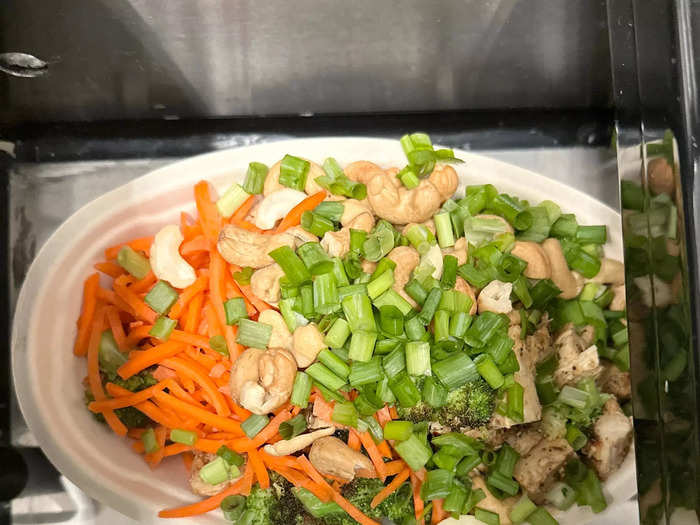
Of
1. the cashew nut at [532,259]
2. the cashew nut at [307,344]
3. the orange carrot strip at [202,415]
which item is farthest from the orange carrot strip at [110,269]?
the cashew nut at [532,259]

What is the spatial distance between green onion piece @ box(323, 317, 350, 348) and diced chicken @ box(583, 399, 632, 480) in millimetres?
428

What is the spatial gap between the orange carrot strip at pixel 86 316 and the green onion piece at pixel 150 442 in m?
0.17

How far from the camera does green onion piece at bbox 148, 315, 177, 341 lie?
102 cm

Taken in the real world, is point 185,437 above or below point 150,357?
below

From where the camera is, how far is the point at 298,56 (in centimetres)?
109

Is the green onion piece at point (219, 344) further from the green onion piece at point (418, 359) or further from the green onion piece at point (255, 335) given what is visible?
the green onion piece at point (418, 359)

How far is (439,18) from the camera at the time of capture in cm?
103

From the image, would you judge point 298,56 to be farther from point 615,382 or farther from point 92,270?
point 615,382

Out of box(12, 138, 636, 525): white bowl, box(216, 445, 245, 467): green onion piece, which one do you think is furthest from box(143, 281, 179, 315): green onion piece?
box(216, 445, 245, 467): green onion piece

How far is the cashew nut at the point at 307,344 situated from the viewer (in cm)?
97

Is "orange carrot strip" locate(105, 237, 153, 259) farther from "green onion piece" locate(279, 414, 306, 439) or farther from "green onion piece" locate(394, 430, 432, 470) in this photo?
"green onion piece" locate(394, 430, 432, 470)

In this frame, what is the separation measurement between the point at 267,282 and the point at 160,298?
0.61 ft

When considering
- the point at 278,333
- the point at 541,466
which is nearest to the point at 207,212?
the point at 278,333

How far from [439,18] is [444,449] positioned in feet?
2.22
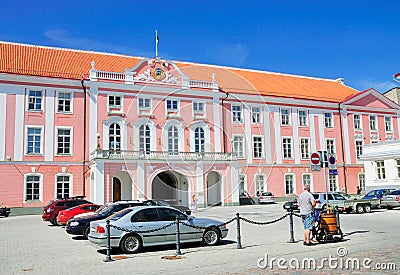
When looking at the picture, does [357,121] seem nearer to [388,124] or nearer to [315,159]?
[388,124]

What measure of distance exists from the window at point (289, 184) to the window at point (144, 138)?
1478cm

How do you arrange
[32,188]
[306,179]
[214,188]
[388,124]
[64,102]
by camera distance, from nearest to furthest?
1. [32,188]
2. [64,102]
3. [214,188]
4. [306,179]
5. [388,124]

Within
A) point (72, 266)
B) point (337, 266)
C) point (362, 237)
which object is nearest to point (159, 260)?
point (72, 266)

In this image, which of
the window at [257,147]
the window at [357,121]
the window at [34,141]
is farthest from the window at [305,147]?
the window at [34,141]

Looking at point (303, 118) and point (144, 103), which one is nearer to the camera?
point (144, 103)

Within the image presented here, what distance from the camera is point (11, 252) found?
1327cm

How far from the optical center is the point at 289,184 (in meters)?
43.4

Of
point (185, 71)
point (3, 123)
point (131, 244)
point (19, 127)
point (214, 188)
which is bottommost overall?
point (131, 244)

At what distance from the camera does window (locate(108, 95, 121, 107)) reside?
120ft

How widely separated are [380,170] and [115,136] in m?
24.4

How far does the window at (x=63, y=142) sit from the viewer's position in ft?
115

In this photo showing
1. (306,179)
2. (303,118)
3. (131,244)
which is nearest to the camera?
(131,244)

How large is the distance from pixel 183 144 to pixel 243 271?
29.0 meters

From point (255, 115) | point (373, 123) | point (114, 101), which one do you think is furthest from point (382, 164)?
point (114, 101)
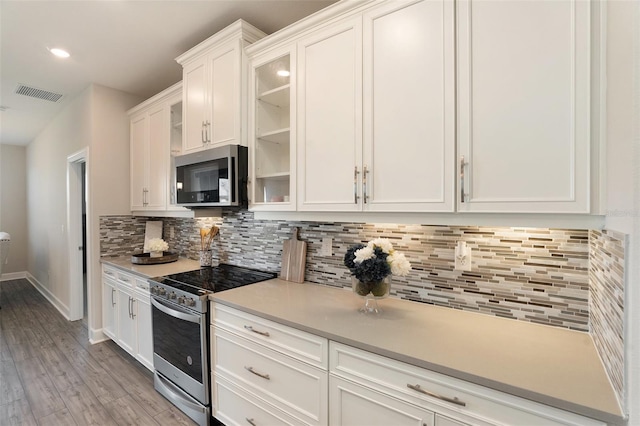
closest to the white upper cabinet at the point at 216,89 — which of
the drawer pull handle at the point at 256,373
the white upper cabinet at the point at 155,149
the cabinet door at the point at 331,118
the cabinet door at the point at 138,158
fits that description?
the white upper cabinet at the point at 155,149

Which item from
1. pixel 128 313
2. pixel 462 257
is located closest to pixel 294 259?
pixel 462 257

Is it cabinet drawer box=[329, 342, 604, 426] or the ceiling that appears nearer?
cabinet drawer box=[329, 342, 604, 426]

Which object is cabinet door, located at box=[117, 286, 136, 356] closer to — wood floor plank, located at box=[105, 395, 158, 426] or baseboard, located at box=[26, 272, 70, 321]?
wood floor plank, located at box=[105, 395, 158, 426]

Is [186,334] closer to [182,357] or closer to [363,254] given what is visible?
[182,357]

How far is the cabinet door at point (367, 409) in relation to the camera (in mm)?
1121

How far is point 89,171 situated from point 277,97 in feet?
8.29

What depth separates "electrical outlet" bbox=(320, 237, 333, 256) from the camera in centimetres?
208

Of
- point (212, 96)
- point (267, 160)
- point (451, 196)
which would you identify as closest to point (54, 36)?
point (212, 96)

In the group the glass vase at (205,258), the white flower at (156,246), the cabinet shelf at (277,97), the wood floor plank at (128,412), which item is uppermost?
the cabinet shelf at (277,97)

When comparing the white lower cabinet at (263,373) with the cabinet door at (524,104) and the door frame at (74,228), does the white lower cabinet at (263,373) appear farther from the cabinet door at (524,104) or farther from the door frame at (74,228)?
the door frame at (74,228)

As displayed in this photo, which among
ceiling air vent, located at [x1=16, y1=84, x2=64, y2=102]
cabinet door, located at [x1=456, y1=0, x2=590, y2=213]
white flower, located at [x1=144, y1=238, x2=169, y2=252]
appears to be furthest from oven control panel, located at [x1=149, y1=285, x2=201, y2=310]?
ceiling air vent, located at [x1=16, y1=84, x2=64, y2=102]

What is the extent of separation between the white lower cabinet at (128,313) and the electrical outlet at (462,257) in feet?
7.86

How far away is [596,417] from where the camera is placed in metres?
0.82

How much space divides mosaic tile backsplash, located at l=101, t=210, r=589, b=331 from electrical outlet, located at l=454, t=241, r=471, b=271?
25 millimetres
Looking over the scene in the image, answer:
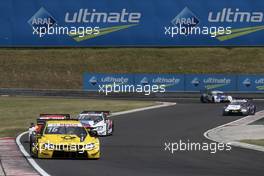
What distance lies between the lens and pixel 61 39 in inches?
2972

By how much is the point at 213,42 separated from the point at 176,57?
4996 millimetres

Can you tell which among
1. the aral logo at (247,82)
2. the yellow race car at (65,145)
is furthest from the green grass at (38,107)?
the yellow race car at (65,145)

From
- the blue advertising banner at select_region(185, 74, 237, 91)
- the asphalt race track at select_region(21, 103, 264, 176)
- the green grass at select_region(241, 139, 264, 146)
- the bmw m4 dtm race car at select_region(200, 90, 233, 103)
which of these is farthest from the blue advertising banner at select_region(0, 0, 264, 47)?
the green grass at select_region(241, 139, 264, 146)

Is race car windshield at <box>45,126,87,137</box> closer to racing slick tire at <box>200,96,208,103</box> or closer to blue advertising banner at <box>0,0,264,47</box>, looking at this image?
racing slick tire at <box>200,96,208,103</box>

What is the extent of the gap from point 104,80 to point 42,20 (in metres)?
10.5

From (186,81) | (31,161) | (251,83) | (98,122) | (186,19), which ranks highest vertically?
(186,19)

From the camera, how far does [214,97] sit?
209 ft

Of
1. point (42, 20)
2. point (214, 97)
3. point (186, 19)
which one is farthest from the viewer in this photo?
point (42, 20)

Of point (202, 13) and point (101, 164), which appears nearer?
point (101, 164)

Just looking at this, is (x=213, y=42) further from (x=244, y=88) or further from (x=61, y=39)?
(x=61, y=39)

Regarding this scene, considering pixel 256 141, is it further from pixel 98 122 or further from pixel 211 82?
pixel 211 82

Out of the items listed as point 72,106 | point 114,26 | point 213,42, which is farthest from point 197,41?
point 72,106

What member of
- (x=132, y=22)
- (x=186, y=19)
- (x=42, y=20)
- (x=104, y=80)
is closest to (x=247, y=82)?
(x=186, y=19)

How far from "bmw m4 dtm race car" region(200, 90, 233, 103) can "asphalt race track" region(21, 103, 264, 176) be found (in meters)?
24.2
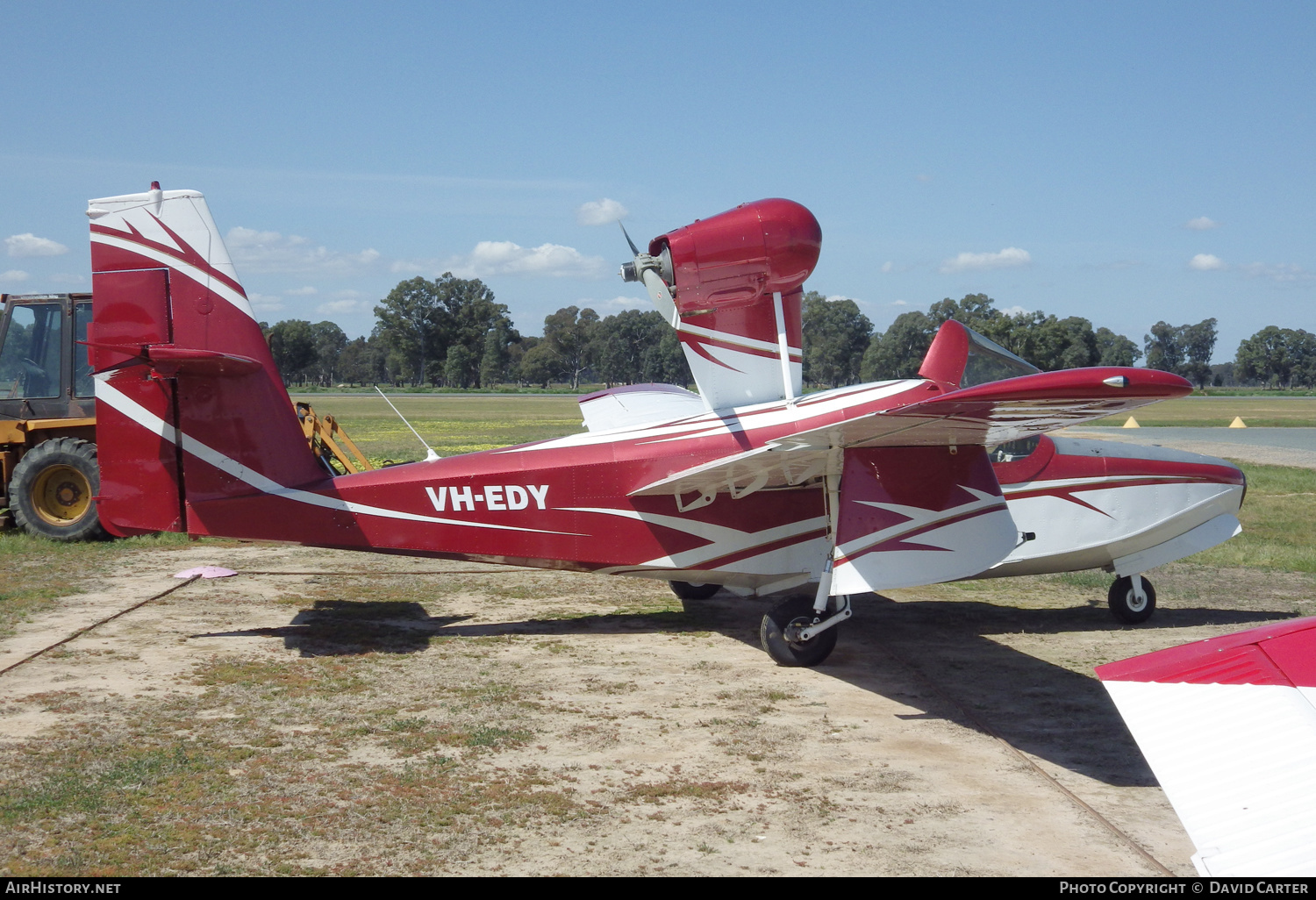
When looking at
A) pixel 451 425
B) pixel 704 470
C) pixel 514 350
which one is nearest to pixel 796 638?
pixel 704 470

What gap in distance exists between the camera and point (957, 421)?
5.94 meters

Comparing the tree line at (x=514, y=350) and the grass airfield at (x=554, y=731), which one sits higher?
the tree line at (x=514, y=350)

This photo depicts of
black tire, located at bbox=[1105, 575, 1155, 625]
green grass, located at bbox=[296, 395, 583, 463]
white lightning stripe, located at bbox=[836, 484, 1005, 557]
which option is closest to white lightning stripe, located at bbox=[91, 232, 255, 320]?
white lightning stripe, located at bbox=[836, 484, 1005, 557]

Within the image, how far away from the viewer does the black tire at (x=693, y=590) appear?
10.1 meters

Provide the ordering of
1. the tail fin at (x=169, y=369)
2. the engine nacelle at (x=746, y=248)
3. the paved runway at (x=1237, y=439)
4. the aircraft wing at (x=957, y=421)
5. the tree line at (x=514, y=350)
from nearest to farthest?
the aircraft wing at (x=957, y=421), the engine nacelle at (x=746, y=248), the tail fin at (x=169, y=369), the paved runway at (x=1237, y=439), the tree line at (x=514, y=350)

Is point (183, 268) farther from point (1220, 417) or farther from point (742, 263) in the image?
point (1220, 417)

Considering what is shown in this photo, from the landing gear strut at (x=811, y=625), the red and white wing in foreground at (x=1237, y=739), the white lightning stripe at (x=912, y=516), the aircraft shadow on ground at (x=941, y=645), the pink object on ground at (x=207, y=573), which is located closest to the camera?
the red and white wing in foreground at (x=1237, y=739)

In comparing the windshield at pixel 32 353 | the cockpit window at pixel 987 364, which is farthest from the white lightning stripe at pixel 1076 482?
the windshield at pixel 32 353

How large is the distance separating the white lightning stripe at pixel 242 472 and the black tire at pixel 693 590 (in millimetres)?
2392

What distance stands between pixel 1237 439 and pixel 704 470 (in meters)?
33.3

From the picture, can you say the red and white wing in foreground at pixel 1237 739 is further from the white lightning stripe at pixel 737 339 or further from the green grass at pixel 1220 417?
the green grass at pixel 1220 417

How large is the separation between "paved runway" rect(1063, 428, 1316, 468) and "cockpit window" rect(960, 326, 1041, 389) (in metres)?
15.6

§ Requirements:
Emit verbatim the lines running from the one with "In comparing the" through the last line of the data, both endpoints inclusive.

§ Worked solution:
In comparing the windshield at pixel 32 353 | the cockpit window at pixel 987 364, which is farthest from the white lightning stripe at pixel 1076 482?
the windshield at pixel 32 353

How large is the distance separating the white lightning stripe at pixel 242 472 and the black tire at pixel 693 590 (in millimetres)?
2392

What distance stands between pixel 1237 439 and pixel 704 470 (in meters)?
33.3

From the picture, can you say the red and white wing in foreground at pixel 1237 739 is further from the white lightning stripe at pixel 737 339 or further from the green grass at pixel 1220 417?
the green grass at pixel 1220 417

How large is the separation between "paved runway" rect(1063, 428, 1316, 468) and "cockpit window" rect(960, 326, 1041, 389) (in metres)?
15.6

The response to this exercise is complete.